On a MACRO LEVEL the relation between Q1, n1 and n2 is described just AS IF Q1 is the crical angel.
(However if we consider the same point object from which departs a beam with a smaller Q, this Q can also be considered as a Critical angle, be it in a other macro system: the horrizontal will be reached at a lower point with a smaller n. The smallest possible Q is from the beam which reaches horrizontal at ground level.)

7 The first escape from this capture to the horrizontal is to take in account the curving off the Earth and thus the curving of isotherms etc. In this forum this is correctly rejected, it only works with upward bending (positive upward n-gradiënt). With downward curving (in the case of inversion = negative n-gradiënt) the beam will be captured in the horrizontal isotherm and curve with the rounding of the Earth but not curve back to the earth.(It also cannot escape upward because pushed backward by the negative n-gradiënt;would it go in circles around the Earth for ever?)
8 The second escape from the horrizontal capture is to take in account the imperfection of the medium. In real life isotherms are not perfect horrizontal. The temperature gradiënt results in turbulations of the air and fluctuating isotherms. Consider the isotherm as (slightly) sinusoïdal, then also the horrizontal beam meets a gradiënt and tends to bent towards the positive of the n-gradiënt. So it can escape from the horrizontal and then curves further upward. Consequently bending backwards can be explained in both situations: warm earth/cold air as well as in the case of inversion.
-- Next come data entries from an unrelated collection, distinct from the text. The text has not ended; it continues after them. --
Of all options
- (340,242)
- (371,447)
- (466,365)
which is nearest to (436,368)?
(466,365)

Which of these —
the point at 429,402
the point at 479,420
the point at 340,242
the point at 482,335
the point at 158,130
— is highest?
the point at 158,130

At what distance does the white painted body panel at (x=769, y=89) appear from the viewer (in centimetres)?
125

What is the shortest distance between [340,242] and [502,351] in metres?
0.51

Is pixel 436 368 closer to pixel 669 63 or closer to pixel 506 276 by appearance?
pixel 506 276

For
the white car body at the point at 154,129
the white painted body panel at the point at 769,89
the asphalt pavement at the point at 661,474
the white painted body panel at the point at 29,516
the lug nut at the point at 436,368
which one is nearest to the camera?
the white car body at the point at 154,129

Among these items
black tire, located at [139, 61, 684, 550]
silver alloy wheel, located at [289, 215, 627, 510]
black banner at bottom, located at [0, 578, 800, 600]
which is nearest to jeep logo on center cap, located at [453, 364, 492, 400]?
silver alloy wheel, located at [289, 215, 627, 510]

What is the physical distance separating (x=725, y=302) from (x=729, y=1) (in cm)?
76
8 We can conclude that air turbulations can explain curving back, which then still is a refraction phenomenon.

9 This model of continuïng curving also explains the compression of the virtual image which often takes place. If the observer is at a lower altitude then the object the Qin is smaller then Qout (Qin is the departing beam angle at the top of the object where Qout is the angel at which this refracted beam is observed). In fact the difference between Qin and Qout depends on the difference between n at the level of the object and n at the observers level. If n at the upper part of the object is (about) the same as n at the observer, the bending of the downward curve is (about) the same as the bending of the upward curve, Qin equals (about) Qout and the image is not compressed.